__Page extract__.
***

CORRESP 1 filename1.htm corresp
(3D Logo)
     
Robert M. Grace, Jr.
  Direct Dial: +1 803.326.3989
Vice President, General Counsel
And Secretary
   
July 22, 2010
U.S. Securities and Exchange Commission
100 F Street, N.E.
Washington, D.C. 20549
Attn: Mr. Stephen Krikorian
     
Re:
  3D Systems Corporation
Form 10-K for the fiscal year ended December 31, 2009
Filed February 24, 2010
Form 10-Q for the fiscal quarter ended March 31, 2010
Filed May 5, 2010
File No. 001-34220
Gentlemen:
     On behalf of 3D Systems Corporation (the “Company”), I hereby respond to the comments of the staff (the “Staff”) of the Securities and Exchange Commission (the “SEC”) to the above-referenced filings set forth in its comment letter dated July 12, 2010 (the “Comment Letter”).
     In connection with its response, the Company acknowledges that:
    It is responsible for the adequacy and accuracy of the disclosure in its filings;
 
    Staff comments or changes to disclosure in response to Staff comments do not foreclose the SEC from taking any action with respect to the Company’s filings; and
 
    the Company may not assert Staff comments as a defense in any proceeding initiated by the SEC or any person under the federal securities laws of the United States.
 
3D Systems Corporation            333 Three D Systems Circle            Rock Hill, SC 29730            USA
Phone: 803.326.3900                      Fax: 803.326.4311                      www.3dsystems.com                      NASDAQ: TDSC

 


 

U.S. Securities and Exchange Commission
Page 2
July 22, 2010
     For convenience of reference, I have set forth below the text of the comments in the Comment Letter in bold, italicized text before the respective responses to each comment. In addition, I have conformed the section headings and paragraph numbers to those in the Comment Letter.
Form 10-K for the Fiscal Year Ended December 31, 2009
Part III (Incorporated by reference from the Definitive Proxy Statement filed on March 31, 2010)
Corporate Governance Matters
Board Leadership Structure, page 13
  1.   We note your response to prior comment 6. In future filings, please provide enhanced disclosure regarding the role of your board of directors in risk oversight. Consider including disclosure as to how the board administers its risk oversight function, such as whether it is through the whole board or a committee, and how the board or committee monitors risk. Refer to Section II.C of SEC Release 33-9089 for additional guidance.

***

__Information supplied__.

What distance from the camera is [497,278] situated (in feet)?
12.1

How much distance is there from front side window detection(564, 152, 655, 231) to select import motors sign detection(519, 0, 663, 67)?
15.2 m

***

__Instruction A__. Write out the stretch of the 3D Systems letter from "CORRESP 1 filename1.htm" through "F Street, N.E.".
__Instruction B__. According to the 3D Systems letter, what date does the Comment Letter bear?
__Instruction C__. Decide whether each statement agrees with the 3D Systems letter: (i) The Form 10-K for the fiscal year ended December 31, 2009 was filed on February 24, 2010. (ii) The text of the comments is set out in plain type before each response. (iii) The Company may assert Staff comments as a defense in a proceeding initiated by the SEC.
The listing has no connection to the 3D Systems letter.

__Exercise response A__.
CORRESP 1 filename1.htm corresp
(3D Logo)
     
Robert M. Grace, Jr.
  Direct Dial: +1 803.326.3989
Vice President, General Counsel
And Secretary
   
July 22, 2010
U.S. Securities and Exchange Commission
100 F Street, N.E.

__Exercise response B__. July 12, 2010

__Exercise response C__.
(i) Yes: "Form 10-K for the fiscal year ended December 31, 2009 Filed February 24, 2010"
(ii) No: "the text of the comments in the Comment Letter in bold, italicized text"
(iii) No: "the Company may not assert Staff comments as a defense in any proceeding initiated by the SEC"